It is nearly impossible to avoid any medication error at a nursing home, meaning every individual establishment is required by state inspectors to keep their error rate below 5 percent. This mandate only includes minor errors, with essentially no acceptance of major medical incompetence. However, even with these regulations in place, nursing homes are not infallible.
What Constitutes a Medication Error?
There are many different forms of medication malpractice ranging from minor mistakes with little to no consequence, all the way to life threatening errors. These are some of the most common errors:
- Providing medication to the wrong patient. Though there are several ways this mistake can occur, many times it’s simply an oversight on the part of the clinical staff and creates what is debatably one of the most dangerous errors in medication dispersion.
- Failure to follow medication instructions. This can include anything from cutting a pill that wasn’t meant to be sliced to improperly mixing medication. These actions can lead to problems such as patients taking an improper dosage or diluting the effects of the medication.

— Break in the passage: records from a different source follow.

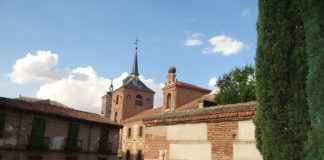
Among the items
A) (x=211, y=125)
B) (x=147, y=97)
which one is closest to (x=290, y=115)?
(x=211, y=125)

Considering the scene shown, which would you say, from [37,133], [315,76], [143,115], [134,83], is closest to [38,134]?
[37,133]

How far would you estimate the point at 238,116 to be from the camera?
273 inches

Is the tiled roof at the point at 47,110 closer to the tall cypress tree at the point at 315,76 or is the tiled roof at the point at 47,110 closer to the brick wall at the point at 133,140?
the brick wall at the point at 133,140

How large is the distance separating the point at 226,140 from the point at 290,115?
1943 millimetres

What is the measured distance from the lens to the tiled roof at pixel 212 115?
22.5 ft

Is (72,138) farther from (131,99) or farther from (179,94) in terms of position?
(131,99)

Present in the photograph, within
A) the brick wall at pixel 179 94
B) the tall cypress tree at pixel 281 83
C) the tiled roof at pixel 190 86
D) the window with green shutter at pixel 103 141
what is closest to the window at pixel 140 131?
the brick wall at pixel 179 94

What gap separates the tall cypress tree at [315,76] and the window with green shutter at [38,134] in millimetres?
25763

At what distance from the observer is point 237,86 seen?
27609 millimetres

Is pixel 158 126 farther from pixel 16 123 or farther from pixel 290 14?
pixel 16 123

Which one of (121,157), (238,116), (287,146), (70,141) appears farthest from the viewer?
(121,157)

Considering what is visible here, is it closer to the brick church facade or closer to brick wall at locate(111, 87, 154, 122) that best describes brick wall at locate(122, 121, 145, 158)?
brick wall at locate(111, 87, 154, 122)

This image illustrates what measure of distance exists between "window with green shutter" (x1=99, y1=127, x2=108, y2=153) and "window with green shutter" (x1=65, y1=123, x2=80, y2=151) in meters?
2.76

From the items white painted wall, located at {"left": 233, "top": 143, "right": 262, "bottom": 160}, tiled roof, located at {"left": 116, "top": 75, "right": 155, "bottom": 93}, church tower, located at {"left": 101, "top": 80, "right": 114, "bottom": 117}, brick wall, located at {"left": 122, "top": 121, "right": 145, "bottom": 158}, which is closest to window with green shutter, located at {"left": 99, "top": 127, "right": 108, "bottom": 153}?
brick wall, located at {"left": 122, "top": 121, "right": 145, "bottom": 158}
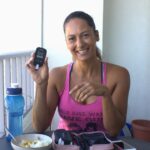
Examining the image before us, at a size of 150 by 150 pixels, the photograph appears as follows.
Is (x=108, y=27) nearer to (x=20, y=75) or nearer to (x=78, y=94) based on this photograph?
(x=20, y=75)

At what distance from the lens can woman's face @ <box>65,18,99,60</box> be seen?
1696 mm

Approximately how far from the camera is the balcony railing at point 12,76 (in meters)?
2.16

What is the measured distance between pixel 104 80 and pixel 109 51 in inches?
61.8

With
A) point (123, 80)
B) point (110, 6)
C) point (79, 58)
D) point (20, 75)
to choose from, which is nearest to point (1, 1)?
point (20, 75)

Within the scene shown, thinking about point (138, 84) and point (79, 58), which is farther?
point (138, 84)

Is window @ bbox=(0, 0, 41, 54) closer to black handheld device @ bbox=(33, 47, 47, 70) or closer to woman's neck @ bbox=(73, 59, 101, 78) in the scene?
woman's neck @ bbox=(73, 59, 101, 78)

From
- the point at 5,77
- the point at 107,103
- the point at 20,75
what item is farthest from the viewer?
the point at 20,75

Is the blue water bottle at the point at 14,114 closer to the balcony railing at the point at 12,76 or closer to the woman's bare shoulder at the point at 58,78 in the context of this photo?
the woman's bare shoulder at the point at 58,78

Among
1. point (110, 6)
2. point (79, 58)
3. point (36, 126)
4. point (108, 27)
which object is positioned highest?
point (110, 6)

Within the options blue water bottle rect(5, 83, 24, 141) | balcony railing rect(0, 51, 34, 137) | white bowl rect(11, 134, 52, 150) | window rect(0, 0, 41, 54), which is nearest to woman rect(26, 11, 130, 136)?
blue water bottle rect(5, 83, 24, 141)

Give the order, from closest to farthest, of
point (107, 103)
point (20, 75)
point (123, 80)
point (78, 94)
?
point (78, 94) < point (107, 103) < point (123, 80) < point (20, 75)

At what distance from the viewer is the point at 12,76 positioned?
249cm

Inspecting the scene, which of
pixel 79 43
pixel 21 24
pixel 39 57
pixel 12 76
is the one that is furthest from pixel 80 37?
pixel 21 24

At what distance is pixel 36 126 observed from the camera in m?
1.62
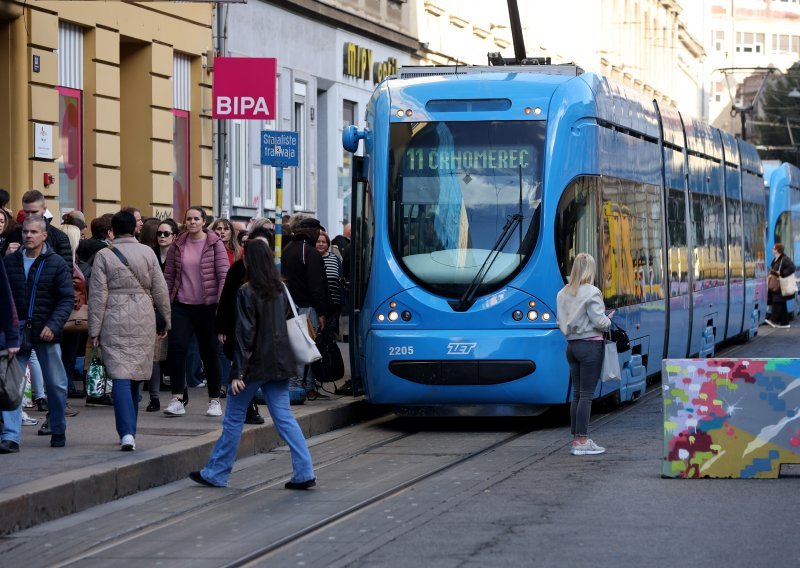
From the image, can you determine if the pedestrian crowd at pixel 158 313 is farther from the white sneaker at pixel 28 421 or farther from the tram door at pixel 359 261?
the tram door at pixel 359 261

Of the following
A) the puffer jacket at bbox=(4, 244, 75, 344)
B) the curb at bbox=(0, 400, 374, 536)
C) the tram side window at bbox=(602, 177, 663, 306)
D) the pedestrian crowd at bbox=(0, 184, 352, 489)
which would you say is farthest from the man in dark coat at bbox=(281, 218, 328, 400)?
the puffer jacket at bbox=(4, 244, 75, 344)

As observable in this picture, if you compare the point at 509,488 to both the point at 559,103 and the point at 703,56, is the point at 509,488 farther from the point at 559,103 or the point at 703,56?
the point at 703,56

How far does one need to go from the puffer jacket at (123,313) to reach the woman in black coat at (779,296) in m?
23.9

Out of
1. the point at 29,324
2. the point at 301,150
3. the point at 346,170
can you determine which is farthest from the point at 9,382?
the point at 346,170

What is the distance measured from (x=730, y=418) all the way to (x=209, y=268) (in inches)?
201

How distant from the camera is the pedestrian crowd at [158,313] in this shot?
11055mm

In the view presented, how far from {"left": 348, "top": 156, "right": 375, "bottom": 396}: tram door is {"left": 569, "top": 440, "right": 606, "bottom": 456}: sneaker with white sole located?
2740 mm

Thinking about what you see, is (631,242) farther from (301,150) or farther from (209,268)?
(301,150)

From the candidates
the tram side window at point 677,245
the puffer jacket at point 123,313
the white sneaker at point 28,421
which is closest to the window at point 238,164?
the tram side window at point 677,245

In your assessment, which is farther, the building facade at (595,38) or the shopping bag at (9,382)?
the building facade at (595,38)

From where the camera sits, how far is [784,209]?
3781cm

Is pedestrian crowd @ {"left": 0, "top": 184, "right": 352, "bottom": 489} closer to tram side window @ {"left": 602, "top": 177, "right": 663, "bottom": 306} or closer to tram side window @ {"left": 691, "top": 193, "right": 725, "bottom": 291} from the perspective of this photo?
tram side window @ {"left": 602, "top": 177, "right": 663, "bottom": 306}

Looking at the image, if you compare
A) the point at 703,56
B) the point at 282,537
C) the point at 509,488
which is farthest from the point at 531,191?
the point at 703,56

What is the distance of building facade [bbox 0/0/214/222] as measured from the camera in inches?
781
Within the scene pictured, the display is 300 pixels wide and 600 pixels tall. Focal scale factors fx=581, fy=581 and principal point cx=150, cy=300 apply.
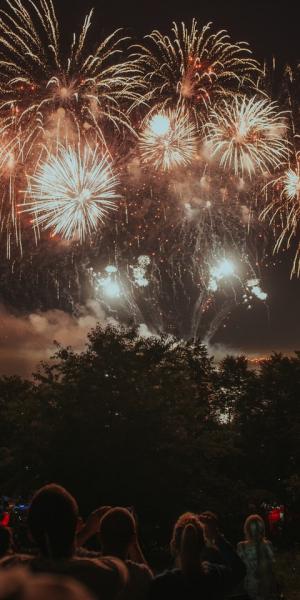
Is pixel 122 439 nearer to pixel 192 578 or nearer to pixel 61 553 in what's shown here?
pixel 192 578

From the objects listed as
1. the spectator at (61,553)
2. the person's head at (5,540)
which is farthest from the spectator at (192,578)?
the person's head at (5,540)

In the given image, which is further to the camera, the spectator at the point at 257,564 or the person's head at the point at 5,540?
the spectator at the point at 257,564

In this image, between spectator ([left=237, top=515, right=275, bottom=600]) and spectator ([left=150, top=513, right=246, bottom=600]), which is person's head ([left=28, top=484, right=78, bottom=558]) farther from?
spectator ([left=237, top=515, right=275, bottom=600])

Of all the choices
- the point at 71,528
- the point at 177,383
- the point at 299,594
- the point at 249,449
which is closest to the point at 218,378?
the point at 249,449

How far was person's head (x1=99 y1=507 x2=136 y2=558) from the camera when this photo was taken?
13.4 feet

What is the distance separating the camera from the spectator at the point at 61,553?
293 cm

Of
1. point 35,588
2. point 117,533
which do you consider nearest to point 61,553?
point 117,533

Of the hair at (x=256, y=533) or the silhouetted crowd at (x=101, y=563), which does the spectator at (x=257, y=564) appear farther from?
the silhouetted crowd at (x=101, y=563)

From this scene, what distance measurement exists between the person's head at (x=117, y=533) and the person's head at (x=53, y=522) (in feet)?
3.23

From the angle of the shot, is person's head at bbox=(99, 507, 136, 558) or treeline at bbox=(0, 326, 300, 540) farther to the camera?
→ treeline at bbox=(0, 326, 300, 540)

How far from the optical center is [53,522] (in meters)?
3.18

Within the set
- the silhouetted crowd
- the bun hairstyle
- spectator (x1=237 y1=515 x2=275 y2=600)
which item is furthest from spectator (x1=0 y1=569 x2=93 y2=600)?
spectator (x1=237 y1=515 x2=275 y2=600)

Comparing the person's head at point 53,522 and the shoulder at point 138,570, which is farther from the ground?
the person's head at point 53,522

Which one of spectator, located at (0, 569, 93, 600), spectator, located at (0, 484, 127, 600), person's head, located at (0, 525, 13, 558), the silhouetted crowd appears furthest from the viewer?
person's head, located at (0, 525, 13, 558)
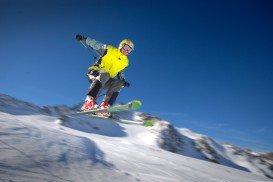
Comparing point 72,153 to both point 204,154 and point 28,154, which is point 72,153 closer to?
point 28,154

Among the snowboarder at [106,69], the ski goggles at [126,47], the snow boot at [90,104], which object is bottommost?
the snow boot at [90,104]

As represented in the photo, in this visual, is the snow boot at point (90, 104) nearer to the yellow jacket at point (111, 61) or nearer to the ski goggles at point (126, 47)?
the yellow jacket at point (111, 61)

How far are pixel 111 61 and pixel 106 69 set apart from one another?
38 centimetres

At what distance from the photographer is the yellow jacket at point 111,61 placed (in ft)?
37.2

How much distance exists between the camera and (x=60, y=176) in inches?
153

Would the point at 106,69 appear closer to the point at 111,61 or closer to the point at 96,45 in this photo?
the point at 111,61

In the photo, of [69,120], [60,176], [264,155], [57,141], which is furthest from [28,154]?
[264,155]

- Failure to provide medication. In this situation, a resident may not even be given the medication that they’ve been prescribed. Though this may be accidental, the withholding of medicine can be a strong indicator of elder abuse and is one of the clearest indicators of an overall issue at the facility.
What Causes These Mistakes?
There are many different causes of medication errors, but they can best be explained in four different subgenres:
- Memory based. These errors occur simply due to mental mistakes. For example, a nurse may forget that a patient has started a new medication or stopped an old one, and not be caring for the patient within the parameters of their current medication plan.
- Action based. Action based errors are characterized as errors that occur even though the medical staff has all the knowledge they need to perform their task well. This can be something as small as misreading a dosage all the way to giving out the wrong prescription.
- Rule based. When a staff member doesn’t apply a rule appropriately. For example, a prescription may be given out an hour later than intended.
- Knowledge based. Occurring when a member of the medical staff simply isn’t informed enough, this can range from accidentally giving a patient an allergen to having a patient take medications that should not be mixed together.
What Can Be Done to Stop This?
Though it’s impossible to rid nursing homes of any sort of medicine distribution errors, it is important to remember that nursing homes are accountable for their actions, opening the door to lawsuits if not diligent with their work. However, with an understanding of the most common types of malpractice, as well as their causes, we are better equipped to recognize when these errors occur.